In 2017, this strategy was the worst performing hedge fund strategy, delivering a positive gain in a negative market environment. The strategy performed best during 2008, with its technical underpinnings of looking to computer technology to guide their often systematic decisions. This concept is moving forward in new directions.

AI hedge funds slightly outperform general hedge fund index, but is their complexity worth the gain differential?

Perhaps the most interesting yet little discussed development in the hedge fund world is to consider how artificial intelligence (AI) hedge funds are taking the lead. Some systematic fund managers who pioneered the concept of computers making investment decisions, knowing their strategies are rooted in a market-based logic, are abhorred at the lack of strategic justification for some of the AI and machine learning strategies. At times, the data scientists running such programs find historical correlations that don’t make market sense. It would be like correlating the smell of brownies in the oven with cold weather outside. Yes, your father might like to bake brownies when it gets cold out, but that does not mean the correlation is a valid market trend. Valid trends most often have fundamental economic roots.

While the economic / fundamental understanding that each AI hedge fund possesses is unclear. But what is interesting is the 9.26% performance of the Eurekahedge AI Hedge Fund Index, slightly outpacing the 8.37% return posted by the Eurekahedge Hedge Fund index.

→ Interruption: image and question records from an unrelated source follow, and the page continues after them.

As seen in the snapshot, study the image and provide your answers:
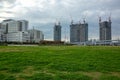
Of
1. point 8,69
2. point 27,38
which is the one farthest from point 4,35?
point 8,69

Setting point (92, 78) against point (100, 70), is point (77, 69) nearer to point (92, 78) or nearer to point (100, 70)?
point (100, 70)

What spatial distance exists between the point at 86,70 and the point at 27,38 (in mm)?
176772

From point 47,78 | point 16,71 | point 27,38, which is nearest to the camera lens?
point 47,78

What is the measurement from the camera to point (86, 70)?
46.9 ft

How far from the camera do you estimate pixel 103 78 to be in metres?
12.0

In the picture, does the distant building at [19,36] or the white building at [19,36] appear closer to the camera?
the distant building at [19,36]

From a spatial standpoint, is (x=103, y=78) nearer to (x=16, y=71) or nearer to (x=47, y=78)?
(x=47, y=78)

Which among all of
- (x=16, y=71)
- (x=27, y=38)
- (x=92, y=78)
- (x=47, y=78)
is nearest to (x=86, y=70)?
(x=92, y=78)

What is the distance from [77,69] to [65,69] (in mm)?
782

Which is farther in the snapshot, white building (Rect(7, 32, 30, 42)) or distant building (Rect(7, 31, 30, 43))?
white building (Rect(7, 32, 30, 42))

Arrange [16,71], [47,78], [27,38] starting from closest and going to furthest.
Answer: [47,78]
[16,71]
[27,38]

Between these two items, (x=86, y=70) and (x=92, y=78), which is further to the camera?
(x=86, y=70)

But is this return differential enough to warrant professional allocations? Eurekahedge touches on the hot topic of unneeded quantitative obfuscation in providing an understanding of the issues. They noted professional investors “keenly watching” AI hedge funds but also had a problem with the complexity and transparency that some allocators have said is unnecessarily dense:

Perhaps the most important point which was raised was that artificial intelligence (AI) hedge fund strategies can be quite complex to understand hence the due diligence process can be time consuming and costly. Further, while the use of big data in systematic strategies could potentially provide an ‘edge’ to hedge fund managers, it was more important to focus on the ‘exclusivity’ of this data because if it is publicly available then returns for AI/Big Data strategies would eventually revert to the norm.